» **PROBLEM A**: From the blog entries, output the passage between "By mistake, I" and "a postcard please.", inclusive, word for word.

» **PAGE EXTRACT**:
Wednesday 23 March 2011

Updates

• Venue has been saved. Going monthly sounds good to me. Much as I love having all Bristol happenings between two handy covers, there are some parts of the magazine I could happily wave goodbye to. However, I have a suspicion this might just be a prolongation of the agony. Can Venue really survive as a freebie, and shackled to Folio magazine?

Igor Stravinsky has fallen behind the fireplace in my new house. He can't be extracted. I've tried. And I'm not going to try the bent coathanger tactic, as last time I did that the radiator fell off the wall. Besides, I quite like the idea that he's hiding away there, along with Mozart.

• The globe has been turned the right way up. Curiouser and curiouser… I'm now wondering if my current downstairs neighbour reads this blog? Hello if you do.

Wednesday 16 March 2011

In praise of books


'The books transported her into new worlds and introduced her to amazing people who lived exciting lives. She went on olden-day sailing ships with Joseph Conrad. She went to Africa with Ernest Hemingway and to India with Rudyard Kipling. She travelled all over the world while sitting in her little room in an English village.'

La bibliotheque

Monday 14 March 2011

Stravinsky and Mozart

By mistake, I seem to have started a collection of quirky black and white photos of great modernists (don't stop reading). Here's Stravinsky for music, and a while ago I had Picasso to cover art. Both are on my kitchen wall. I need a writer to go with them.

Sunday 13 March 2011

It's a topsy-turvy world…


My downstairs neighbour has put a globe outside his front door. I wonder why it's upside down? It makes it quite hard to read the names of the countries. The occupant of the flat doesn't have an Australian accent, as far as I could detect, so it's probably not out of a patriotic desire to have his home country on top of the world. Perhaps he likes to confound expectations - it's actually a statement of his, erm, quirky, subversive personality. Maybe it broke and he glued it back together, only to discover, after all his efforts, it was the wrong way up? Thoughts on a postcard please.

Wednesday 9 March 2011

Ash Wednesday

Pancakes were a must yesterday for Shrove Tuesday. (Why don't we eat them more often? Everyone else does.) Although I'll admit operating a double standard as I haven't given up anything for Lent. Nevertheless I thought I'd mark Ash Wednesday with some lines from one of my favourite poets, TS Eliot. Here's the third part of his Ash Wednesday, published in 1930 and dealing with his recent conversion to Anglicanism.

III
At the first turning of the second stair
I turned and saw below
The same shape twisted on the banister
Under the vapour in the fetid air
Struggling with the devil of the stairs who wears
The deceitul face of hope and of despair.

At the second turning of the second stair
I left them twisting, turning below;
There were no more faces and the stair was dark,
Damp, jaggèd, like an old man's mouth drivelling, beyond
repair,
Or the toothed gullet of an agèd shark.

At the first turning of the third stair
Was a slotted window bellied like the figs's fruit
And beyond the hawthorn blossom and a pasture scene
The broadbacked figure drest in blue and green
Enchanted the maytime with an antique flute.
Blown hair is sweet, brown hair over the mouth blown,
Lilac and brown hair;
Distraction, music of the flute, stops and steps of the mind
over the third stair,
Fading, fading; strength beyond hope and despair
Climbing the third stair.

» **RECORDS FOR THIS EXERCISE**:
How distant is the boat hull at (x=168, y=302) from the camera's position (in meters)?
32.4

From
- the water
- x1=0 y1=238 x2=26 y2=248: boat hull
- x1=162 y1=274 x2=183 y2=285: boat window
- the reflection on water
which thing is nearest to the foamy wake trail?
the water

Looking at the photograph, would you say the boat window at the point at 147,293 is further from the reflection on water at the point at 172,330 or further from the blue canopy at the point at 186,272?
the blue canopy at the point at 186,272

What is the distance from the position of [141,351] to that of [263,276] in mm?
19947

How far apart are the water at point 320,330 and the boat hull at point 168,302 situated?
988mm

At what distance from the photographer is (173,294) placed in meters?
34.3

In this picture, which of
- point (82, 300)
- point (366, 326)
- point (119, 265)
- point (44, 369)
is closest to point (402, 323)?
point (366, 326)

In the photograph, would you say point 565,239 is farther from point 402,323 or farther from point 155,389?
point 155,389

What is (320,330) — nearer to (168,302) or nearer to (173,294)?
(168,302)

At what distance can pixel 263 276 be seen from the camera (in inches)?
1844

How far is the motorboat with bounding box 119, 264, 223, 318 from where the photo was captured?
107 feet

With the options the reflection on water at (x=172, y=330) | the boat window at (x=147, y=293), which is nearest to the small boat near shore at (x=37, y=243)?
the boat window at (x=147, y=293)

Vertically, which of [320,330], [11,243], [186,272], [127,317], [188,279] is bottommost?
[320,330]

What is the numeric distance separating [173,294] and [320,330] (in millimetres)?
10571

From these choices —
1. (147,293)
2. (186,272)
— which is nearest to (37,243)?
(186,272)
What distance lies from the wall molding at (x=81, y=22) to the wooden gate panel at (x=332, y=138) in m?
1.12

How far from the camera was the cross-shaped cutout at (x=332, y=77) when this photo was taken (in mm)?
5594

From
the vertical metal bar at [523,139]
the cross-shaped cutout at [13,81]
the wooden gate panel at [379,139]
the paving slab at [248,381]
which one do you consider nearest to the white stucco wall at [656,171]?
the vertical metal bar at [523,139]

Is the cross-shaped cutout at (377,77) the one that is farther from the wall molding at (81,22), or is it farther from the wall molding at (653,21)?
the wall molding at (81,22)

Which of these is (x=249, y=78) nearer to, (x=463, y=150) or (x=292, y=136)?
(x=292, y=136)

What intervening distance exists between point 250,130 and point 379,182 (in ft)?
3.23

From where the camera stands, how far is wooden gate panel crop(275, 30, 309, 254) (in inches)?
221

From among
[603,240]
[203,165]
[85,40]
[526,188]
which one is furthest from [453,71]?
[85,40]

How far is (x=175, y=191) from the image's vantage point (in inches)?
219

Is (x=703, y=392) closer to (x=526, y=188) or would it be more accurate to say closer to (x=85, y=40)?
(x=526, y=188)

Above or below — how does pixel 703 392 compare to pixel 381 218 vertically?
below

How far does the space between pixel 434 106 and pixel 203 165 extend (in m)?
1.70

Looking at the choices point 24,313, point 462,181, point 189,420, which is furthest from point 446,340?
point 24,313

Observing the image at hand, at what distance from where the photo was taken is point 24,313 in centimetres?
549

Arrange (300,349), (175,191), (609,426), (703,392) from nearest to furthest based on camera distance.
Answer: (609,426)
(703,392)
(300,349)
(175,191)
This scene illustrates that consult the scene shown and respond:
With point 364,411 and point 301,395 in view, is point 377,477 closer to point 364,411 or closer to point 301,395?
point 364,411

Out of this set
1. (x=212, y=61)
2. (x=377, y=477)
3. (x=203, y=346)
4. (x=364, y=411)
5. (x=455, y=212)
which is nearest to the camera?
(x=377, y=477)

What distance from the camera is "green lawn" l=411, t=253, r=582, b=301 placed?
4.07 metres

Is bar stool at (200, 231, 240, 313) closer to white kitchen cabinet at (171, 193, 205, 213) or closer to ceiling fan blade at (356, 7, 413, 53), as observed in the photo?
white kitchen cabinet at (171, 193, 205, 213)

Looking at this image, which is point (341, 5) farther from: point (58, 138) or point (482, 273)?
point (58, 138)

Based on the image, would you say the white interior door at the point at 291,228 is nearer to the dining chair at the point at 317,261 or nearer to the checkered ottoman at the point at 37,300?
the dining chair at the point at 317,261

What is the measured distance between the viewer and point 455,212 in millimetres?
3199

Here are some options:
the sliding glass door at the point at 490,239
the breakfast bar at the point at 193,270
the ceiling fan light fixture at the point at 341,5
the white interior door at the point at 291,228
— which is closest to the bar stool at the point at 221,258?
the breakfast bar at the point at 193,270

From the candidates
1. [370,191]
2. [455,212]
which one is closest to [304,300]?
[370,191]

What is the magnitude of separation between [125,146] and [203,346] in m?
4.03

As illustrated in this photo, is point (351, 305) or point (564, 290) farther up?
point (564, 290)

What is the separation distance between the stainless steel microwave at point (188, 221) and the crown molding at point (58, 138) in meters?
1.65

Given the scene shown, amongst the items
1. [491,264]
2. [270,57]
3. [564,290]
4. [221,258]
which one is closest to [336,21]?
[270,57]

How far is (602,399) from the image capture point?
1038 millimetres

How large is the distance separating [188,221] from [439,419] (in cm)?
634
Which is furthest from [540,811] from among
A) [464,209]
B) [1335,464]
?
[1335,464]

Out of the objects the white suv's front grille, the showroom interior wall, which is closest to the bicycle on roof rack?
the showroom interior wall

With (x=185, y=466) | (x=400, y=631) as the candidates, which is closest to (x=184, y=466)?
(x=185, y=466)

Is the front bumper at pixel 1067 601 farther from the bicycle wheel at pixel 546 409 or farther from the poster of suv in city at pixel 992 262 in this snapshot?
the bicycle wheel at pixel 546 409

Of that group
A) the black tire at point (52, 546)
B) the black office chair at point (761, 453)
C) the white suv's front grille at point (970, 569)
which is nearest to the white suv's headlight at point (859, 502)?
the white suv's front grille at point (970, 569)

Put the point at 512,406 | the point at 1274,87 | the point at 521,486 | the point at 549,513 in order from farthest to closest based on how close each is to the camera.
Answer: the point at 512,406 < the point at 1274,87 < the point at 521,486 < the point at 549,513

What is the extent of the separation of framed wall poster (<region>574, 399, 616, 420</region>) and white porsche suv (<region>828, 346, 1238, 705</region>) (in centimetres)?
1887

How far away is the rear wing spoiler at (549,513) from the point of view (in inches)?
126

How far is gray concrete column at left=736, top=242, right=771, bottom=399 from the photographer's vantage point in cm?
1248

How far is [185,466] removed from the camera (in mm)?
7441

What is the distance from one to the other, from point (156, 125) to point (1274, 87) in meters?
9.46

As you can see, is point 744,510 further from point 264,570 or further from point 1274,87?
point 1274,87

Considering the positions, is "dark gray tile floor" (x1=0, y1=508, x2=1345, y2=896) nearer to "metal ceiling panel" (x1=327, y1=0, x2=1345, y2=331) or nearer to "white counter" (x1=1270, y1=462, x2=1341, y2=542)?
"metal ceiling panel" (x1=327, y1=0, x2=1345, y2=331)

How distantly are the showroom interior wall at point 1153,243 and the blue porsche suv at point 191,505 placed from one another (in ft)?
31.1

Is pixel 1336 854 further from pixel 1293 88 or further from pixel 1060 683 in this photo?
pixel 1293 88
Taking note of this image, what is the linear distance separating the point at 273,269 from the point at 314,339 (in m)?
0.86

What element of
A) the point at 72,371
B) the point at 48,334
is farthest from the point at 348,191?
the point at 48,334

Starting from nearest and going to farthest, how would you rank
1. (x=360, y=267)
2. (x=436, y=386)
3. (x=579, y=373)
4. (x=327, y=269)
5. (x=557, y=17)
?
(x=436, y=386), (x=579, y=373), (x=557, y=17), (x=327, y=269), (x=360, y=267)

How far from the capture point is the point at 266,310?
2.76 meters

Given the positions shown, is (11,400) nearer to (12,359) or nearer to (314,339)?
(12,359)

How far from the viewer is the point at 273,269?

» **PROBLEM B**: Return, unchanged, the lines of the listing between the lines holding "What is the separation" and "1038 millimetres", inclusive.

» **FINISHED ANSWER A**:
By mistake, I seem to have started a collection of quirky black and white photos of great modernists (don't stop reading). Here's Stravinsky for music, and a while ago I had Picasso to cover art. Both are on my kitchen wall. I need a writer to go with them.

Sunday 13 March 2011

It's a topsy-turvy world…


My downstairs neighbour has put a globe outside his front door. I wonder why it's upside down? It makes it quite hard to read the names of the countries. The occupant of the flat doesn't have an Australian accent, as far as I could detect, so it's probably not out of a patriotic desire to have his home country on top of the world. Perhaps he likes to confound expectations - it's actually a statement of his, erm, quirky, subversive personality. Maybe it broke and he glued it back together, only to discover, after all his efforts, it was the wrong way up? Thoughts on a postcard please.

» **FINISHED ANSWER B**:
What is the separation distance between the stainless steel microwave at point (188, 221) and the crown molding at point (58, 138) in meters?
1.65

Given the scene shown, amongst the items
1. [491,264]
2. [270,57]
3. [564,290]
4. [221,258]
which one is closest to [336,21]?
[270,57]

How far is (602,399) from the image capture point?
1038 millimetres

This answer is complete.